Before Judges PRESSLER, KLEINER and STEINBERG.

The opinion of the court was delivered by PRESSLER, P.J.A.D.

This is a tort claims case. Defendants City of Elizabeth and City of Elizabeth Water & Sewer Utility (collectively Elizabeth) appeal from an order of the Law Division entered pursuant to N.J.S.A. 59:8-9 permitting plaintiff Lyudmila Blank to file a late notice of claim against them. We reverse and remand for further proceedings.

According to this meager record, plaintiff, a non-English speaking, sixty-one year old Russian immigrant, sustained serious injuries on February 27, 1997, when she tripped over a pipe protruding from the sidewalk abutting residential premises owned by defendants Michael and Betsy Fabricant. She retained counsel on April 1, 1997, after an office visit with an attorney conducted with the assistance of an interpreter. Counsel sent a notice of claim to the Fabricants, who turned it over to their homeowner's insurance carrier, Allstate Insurance Company. Apparently, a complaint was also filed against the Fabricants although we are not favored with a copy in this woefully inadequate record on appeal. In any event, according to counsel's certification filed in support of this motion, he was advised by Allstate on November 17, 1997, that the offending pipe belonged to Elizabeth. This motion for leave to file a late claim pursuant to N.J.S.A. 59:8-9 was filed less than a month later.

In his certification in support of the late-notice motion, counsel asserted that it had been his understanding that the pipe "was a pipe that was sticking through a sidewalk on the premises and had nothing to do with a public entity. This was partly because ... of the plaintiff's inability to speak English and the use of a translator." He went on to recite that his first notice of public-entity involvement was his receipt from Allstate in November of "a copy of their investigation" indicating that the pipe was a "City water pipe and not a pipe that was furnished or installed by Michael and Betsy Fabricant." Counsel then asserted that "none of the information referred to in this investigation could have been concluded within the time provided by the requirements for 90 day notice under the Tort Claim Act."

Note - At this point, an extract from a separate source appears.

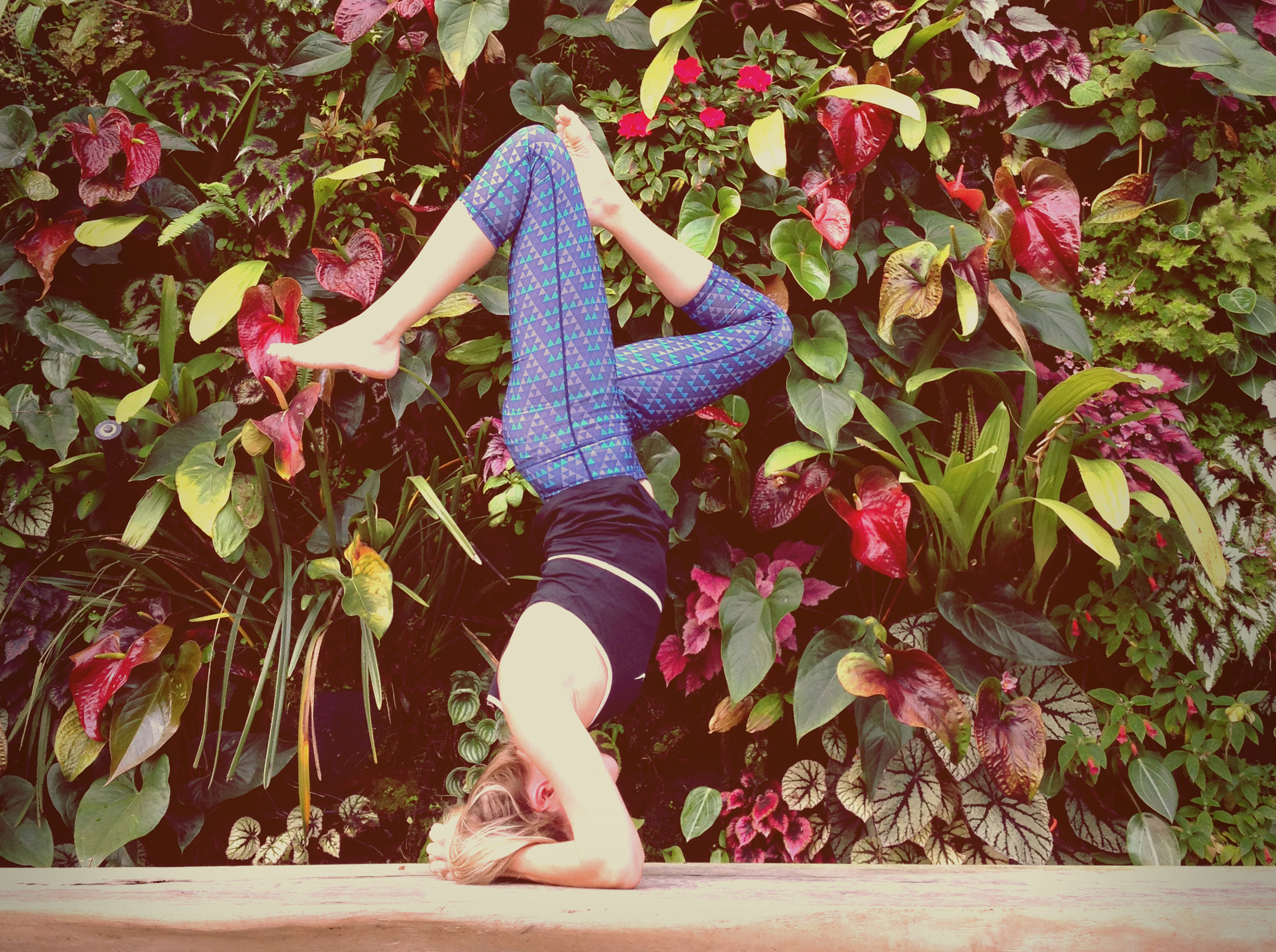 yoga-squarespace-about.jpg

Plaintiff's motion is more notable for the information omitted than the information provided. Allstate's investigation report was not included. No photograph of the site was furnished. No description of the pipe was provided describing either its physical characteristics or its location. No information was forthcoming as to counsel's own investigatory actions, if any. Nothing in the motion record provided a basis on which a court could conclude that the appearance or location of the pipe actually did or should have placed plaintiff on notice that it was a public utility pipe. Nothing in the record permitted a court to discern the nature or complexity of the investigation required to ascertain the pipe's purpose, function or ownership, and whether the question of ownership was reasonably discernable during the ninety-day period. And nothing in the answering brief filed by Elizabeth provides any further clues to these essential matters.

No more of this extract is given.